▸ **YOUR ASSIGNMENT**: Write each entry down again precisely, skipping nothing.

▸ **SUPPLIED DATA**:
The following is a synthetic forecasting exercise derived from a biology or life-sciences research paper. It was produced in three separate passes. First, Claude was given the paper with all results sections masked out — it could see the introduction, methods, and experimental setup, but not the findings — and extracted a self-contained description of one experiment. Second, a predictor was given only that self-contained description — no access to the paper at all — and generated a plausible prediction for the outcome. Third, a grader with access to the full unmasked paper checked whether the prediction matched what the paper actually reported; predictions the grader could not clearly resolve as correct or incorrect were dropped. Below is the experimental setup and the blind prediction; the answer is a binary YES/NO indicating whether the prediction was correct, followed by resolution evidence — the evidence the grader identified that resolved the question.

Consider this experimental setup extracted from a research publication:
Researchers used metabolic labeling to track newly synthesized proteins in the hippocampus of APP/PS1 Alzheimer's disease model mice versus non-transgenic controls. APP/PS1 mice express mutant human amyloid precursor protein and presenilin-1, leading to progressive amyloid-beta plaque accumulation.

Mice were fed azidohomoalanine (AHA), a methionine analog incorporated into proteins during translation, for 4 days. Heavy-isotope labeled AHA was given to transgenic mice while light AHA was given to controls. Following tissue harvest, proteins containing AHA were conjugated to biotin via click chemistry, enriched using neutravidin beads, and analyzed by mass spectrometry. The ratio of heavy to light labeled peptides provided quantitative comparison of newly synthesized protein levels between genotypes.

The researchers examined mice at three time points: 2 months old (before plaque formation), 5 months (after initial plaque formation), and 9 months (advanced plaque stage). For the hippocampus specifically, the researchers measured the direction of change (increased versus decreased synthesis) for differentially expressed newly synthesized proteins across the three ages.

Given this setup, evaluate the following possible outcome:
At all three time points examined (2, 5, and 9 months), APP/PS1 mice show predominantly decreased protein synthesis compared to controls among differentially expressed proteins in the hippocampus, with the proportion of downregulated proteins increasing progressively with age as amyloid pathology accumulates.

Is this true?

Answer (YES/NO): NO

▸ **EXERCISE RESPONSE**:
The following is a synthetic forecasting exercise derived from a biology or life-sciences research paper. It was produced in three separate passes. First, Claude was given the paper with all results sections masked out — it could see the introduction, methods, and experimental setup, but not the findings — and extracted a self-contained description of one experiment. Second, a predictor was given only that self-contained description — no access to the paper at all — and generated a plausible prediction for the outcome. Third, a grader with access to the full unmasked paper checked whether the prediction matched what the paper actually reported; predictions the grader could not clearly resolve as correct or incorrect were dropped. Below is the experimental setup and the blind prediction; the answer is a binary YES/NO indicating whether the prediction was correct, followed by resolution evidence — the evidence the grader identified that resolved the question.

Consider this experimental setup extracted from a research publication:
Researchers used metabolic labeling to track newly synthesized proteins in the hippocampus of APP/PS1 Alzheimer's disease model mice versus non-transgenic controls. APP/PS1 mice express mutant human amyloid precursor protein and presenilin-1, leading to progressive amyloid-beta plaque accumulation.

Mice were fed azidohomoalanine (AHA), a methionine analog incorporated into proteins during translation, for 4 days. Heavy-isotope labeled AHA was given to transgenic mice while light AHA was given to controls. Following tissue harvest, proteins containing AHA were conjugated to biotin via click chemistry, enriched using neutravidin beads, and analyzed by mass spectrometry. The ratio of heavy to light labeled peptides provided quantitative comparison of newly synthesized protein levels between genotypes.

The researchers examined mice at three time points: 2 months old (before plaque formation), 5 months (after initial plaque formation), and 9 months (advanced plaque stage). For the hippocampus specifically, the researchers measured the direction of change (increased versus decreased synthesis) for differentially expressed newly synthesized proteins across the three ages.

Given this setup, evaluate the following possible outcome:
At all three time points examined (2, 5, and 9 months), APP/PS1 mice show predominantly decreased protein synthesis compared to controls among differentially expressed proteins in the hippocampus, with the proportion of downregulated proteins increasing progressively with age as amyloid pathology accumulates.

Is this true?

Answer (YES/NO): NO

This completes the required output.